Saved entries
== Segment start ==

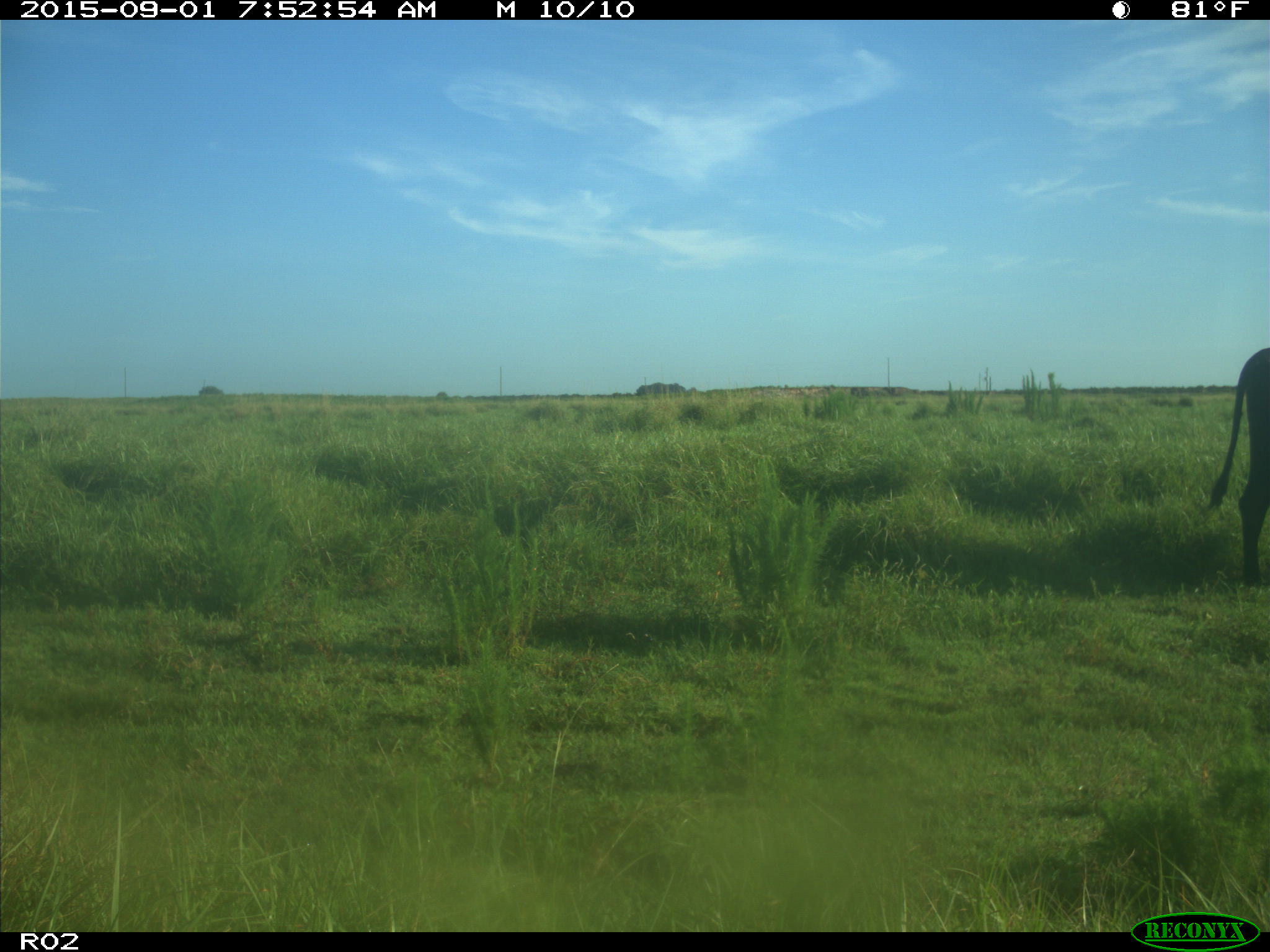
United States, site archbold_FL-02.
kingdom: Animalia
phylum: Chordata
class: Mammalia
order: Artiodactyla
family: Bovidae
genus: Bos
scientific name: Bos taurus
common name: domestic cow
Bos taurus (domestic cow).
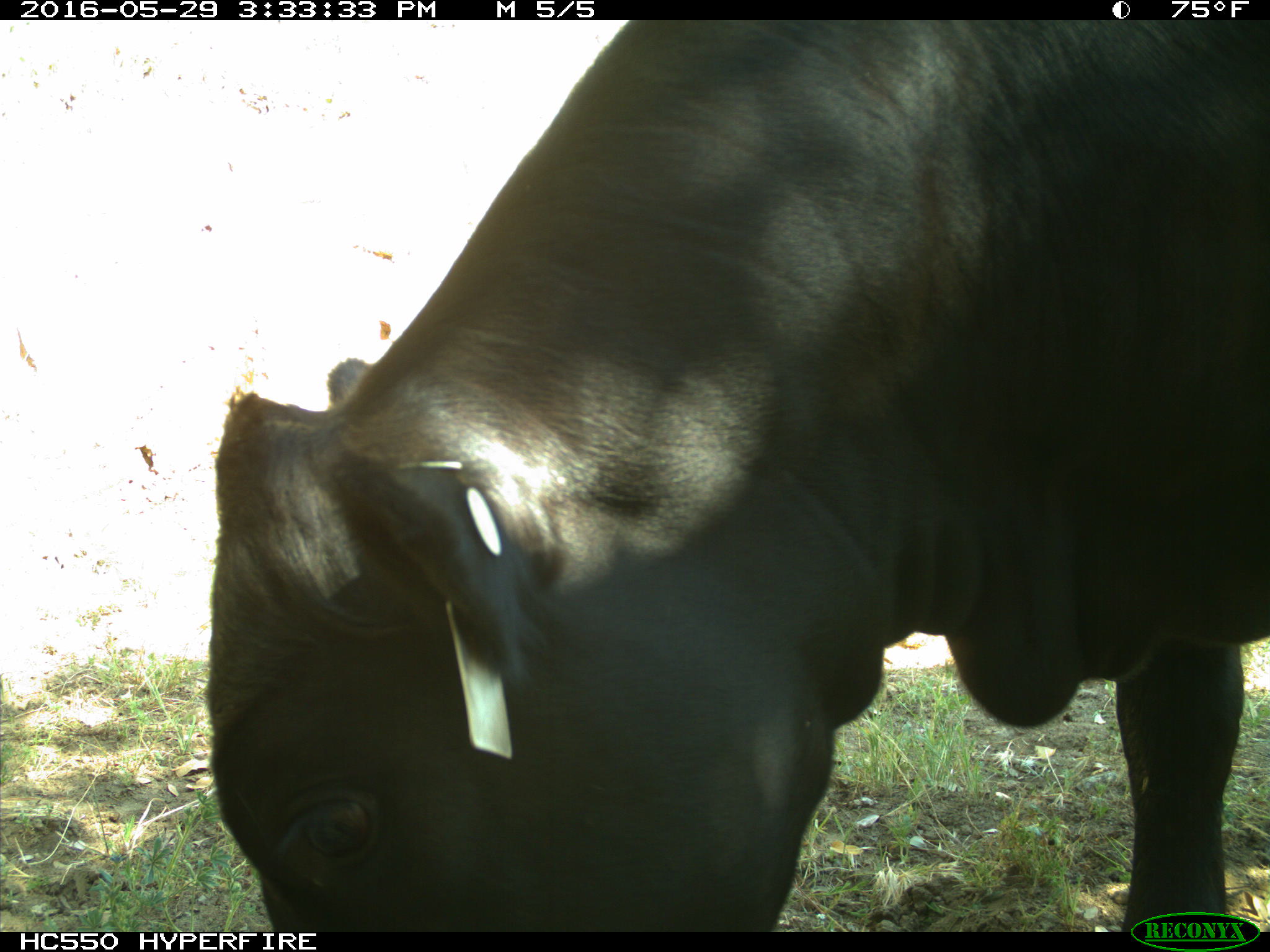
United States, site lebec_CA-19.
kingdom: Animalia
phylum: Chordata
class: Mammalia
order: Artiodactyla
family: Bovidae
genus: Bos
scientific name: Bos taurus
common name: domestic cow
Bos taurus (domestic cow).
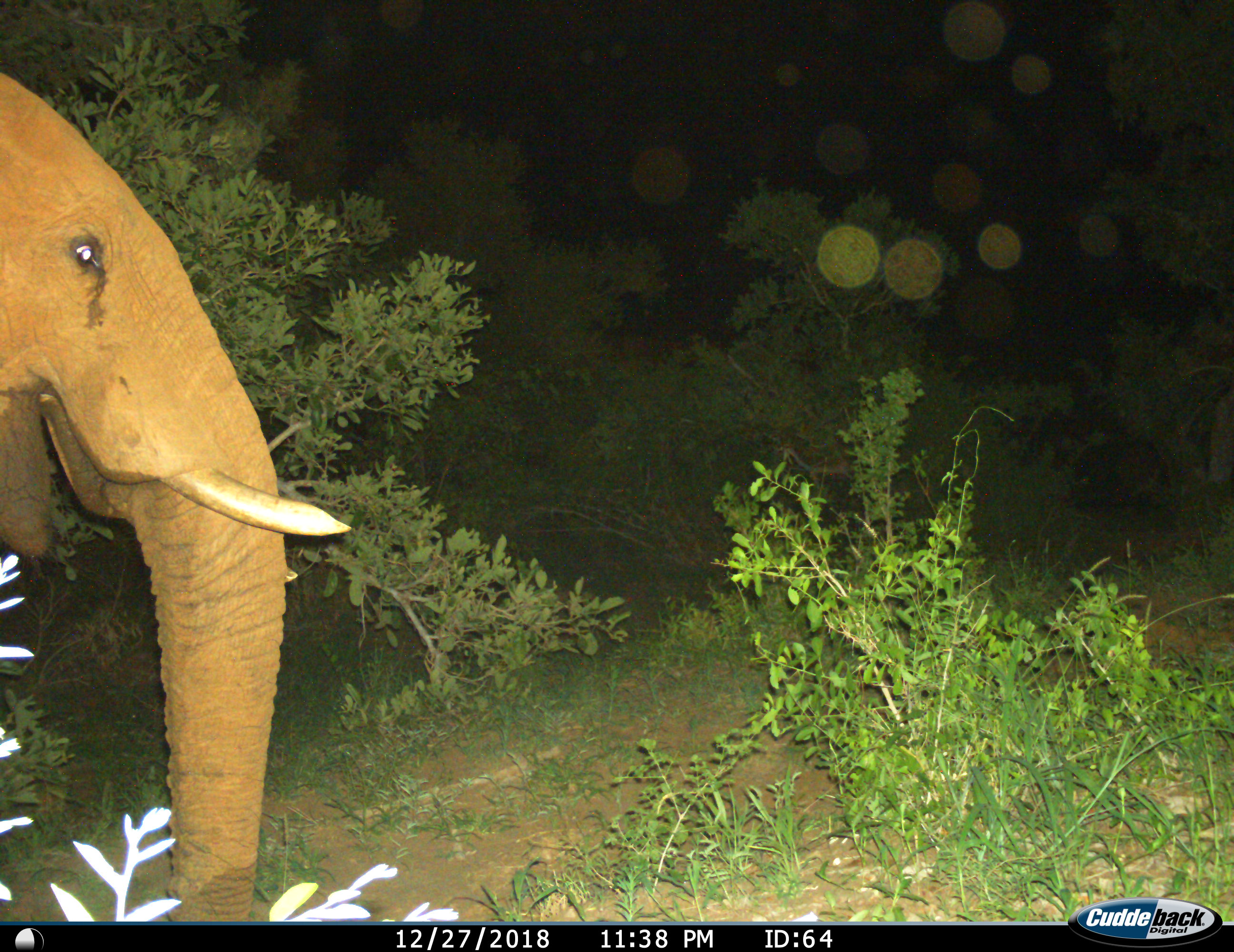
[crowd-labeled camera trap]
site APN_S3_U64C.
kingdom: Animalia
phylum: Chordata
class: Mammalia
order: Proboscidea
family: Elephantidae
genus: Loxodonta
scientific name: Loxodonta africana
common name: african bush elephant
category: elephant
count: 1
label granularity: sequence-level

== Segment end ==

> _Task goal_
With images excluded, write the records above out again exactly.

> _Solution to this exercise_
United States, site archbold_FL-02.
kingdom: Animalia
phylum: Chordata
class: Mammalia
order: Artiodactyla
family: Bovidae
genus: Bos
scientific name: Bos taurus
common name: domestic cow
Bos taurus (domestic cow).
United States, site lebec_CA-19.
kingdom: Animalia
phylum: Chordata
class: Mammalia
order: Artiodactyla
family: Bovidae
genus: Bos
scientific name: Bos taurus
common name: domestic cow
Bos taurus (domestic cow).
[crowd-labeled camera trap]
site APN_S3_U64C.
kingdom: Animalia
phylum: Chordata
class: Mammalia
order: Proboscidea
family: Elephantidae
genus: Loxodonta
scientific name: Loxodonta africana
common name: african bush elephant
category: elephant
count: 1
label granularity: sequence-level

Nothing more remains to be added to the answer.